━━━ Records provided

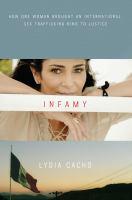 Infamy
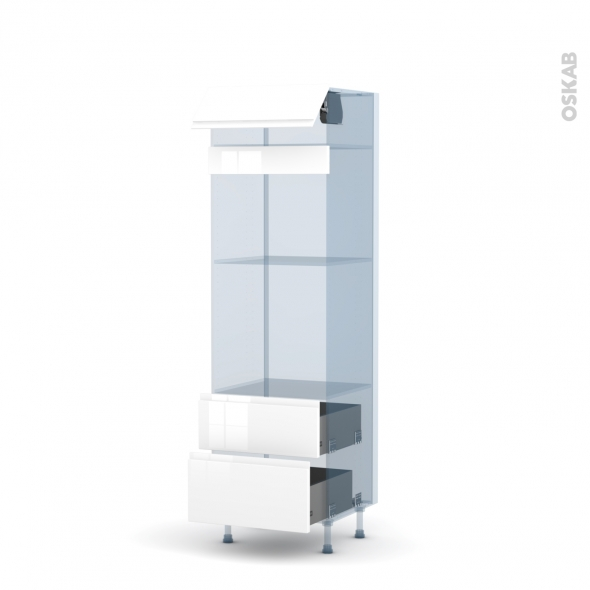 IPOMA Blanc - Kit Rénovation 18 - Colonne Four+MO 45 N°558  - 1 abattant 2 casseroliers - L60xH195xP60
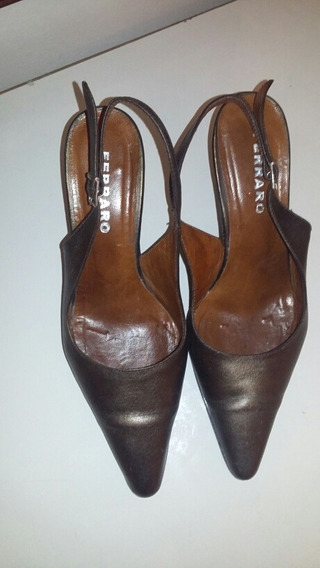 Zapatos( Usados 2 Veces.)n*35. 6 Cuotas Sin Interes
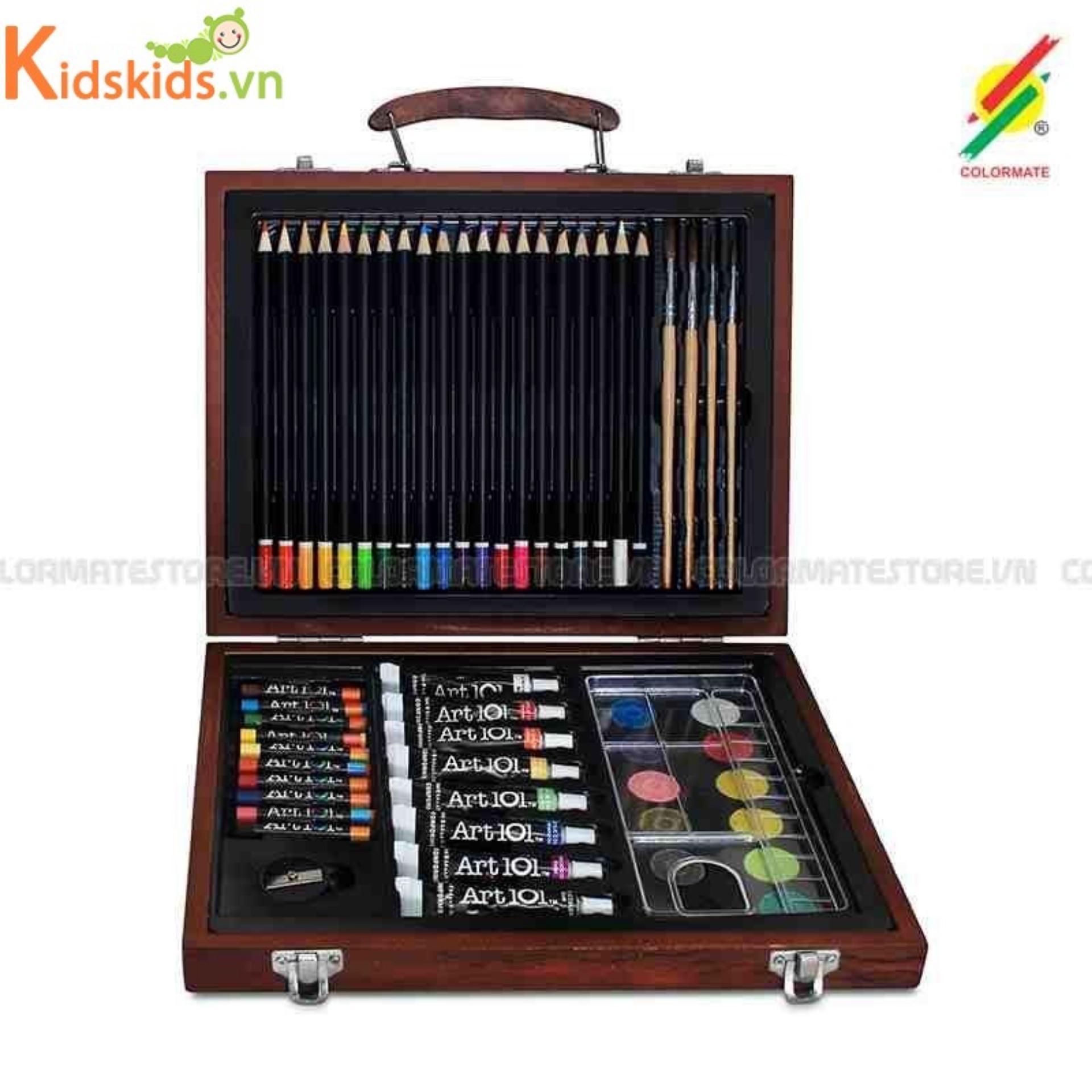 Hình ảnh Bút màu hộp gỗ M 58 Colormate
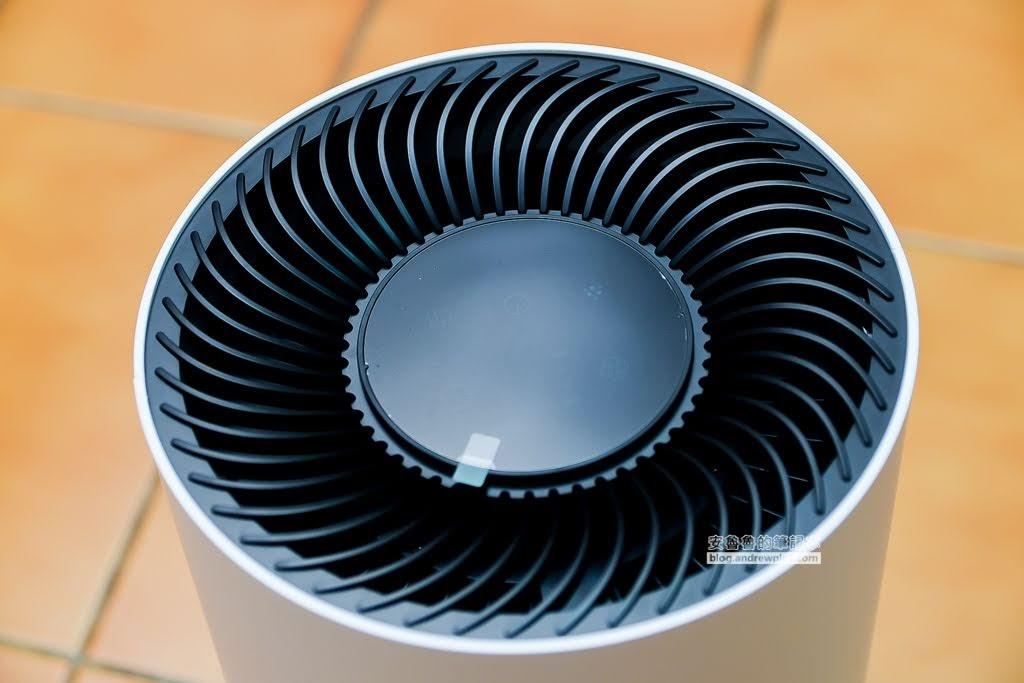 空氣清淨機推薦,one amadana空氣清淨機問題,空氣清淨機開箱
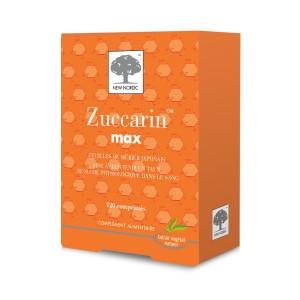 New Nordic Zuccarin Max 120 Comprimés Contrôler les taux de glucose dans le sang est une approche scientifiquement reconnue pour perdre du poids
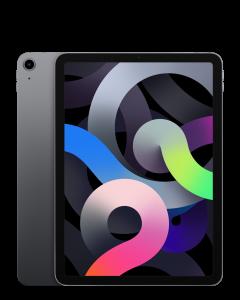 iPad Air 256GB WiFi Gray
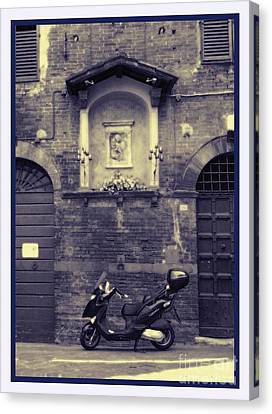 The Mighty Vespa Canvas Print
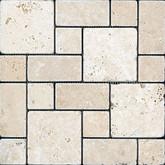 Chiaro Tuscan Pattern Tumbled Mosaics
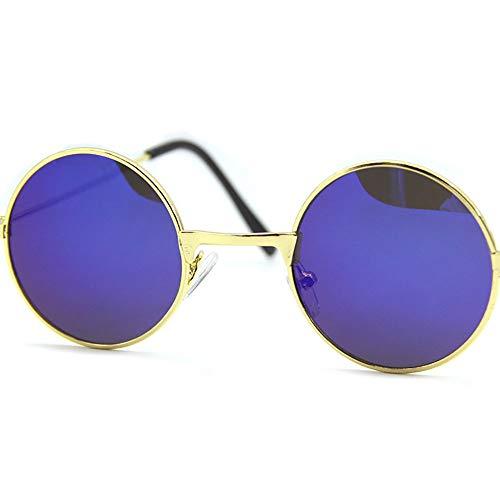 IMJONO Pet Cat Dog Fashion Lunettes de soleil Lunettes de soleil UV Protection des yeux Protection des yeux Prendre une photo Artefact(Bleu)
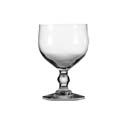 Anchor Hocking Goblet Glasses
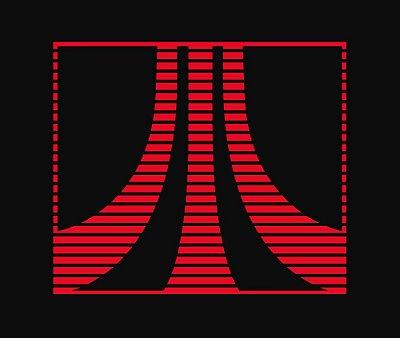Enjoystick Atari Style III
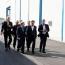 مدیر عامل بانک ملت در گروه تولیدی میهن (تصاویر)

━━━━━━

◆ Task to complete:
Look above and copy only the lines from the one holding "Zapatos( Usados 2" to the one holding "New Nordic Zuccarin", both included, exactly, minus the pictures.

◆ Problem solution:
 Zapatos( Usados 2 Veces.)n*35. 6 Cuotas Sin Interes
 Hình ảnh Bút màu hộp gỗ M 58 Colormate
 空氣清淨機推薦,one amadana空氣清淨機問題,空氣清淨機開箱
 New Nordic Zuccarin Max 120 Comprimés Contrôler les taux de glucose dans le sang est une approche scientifiquement reconnue pour perdre du poids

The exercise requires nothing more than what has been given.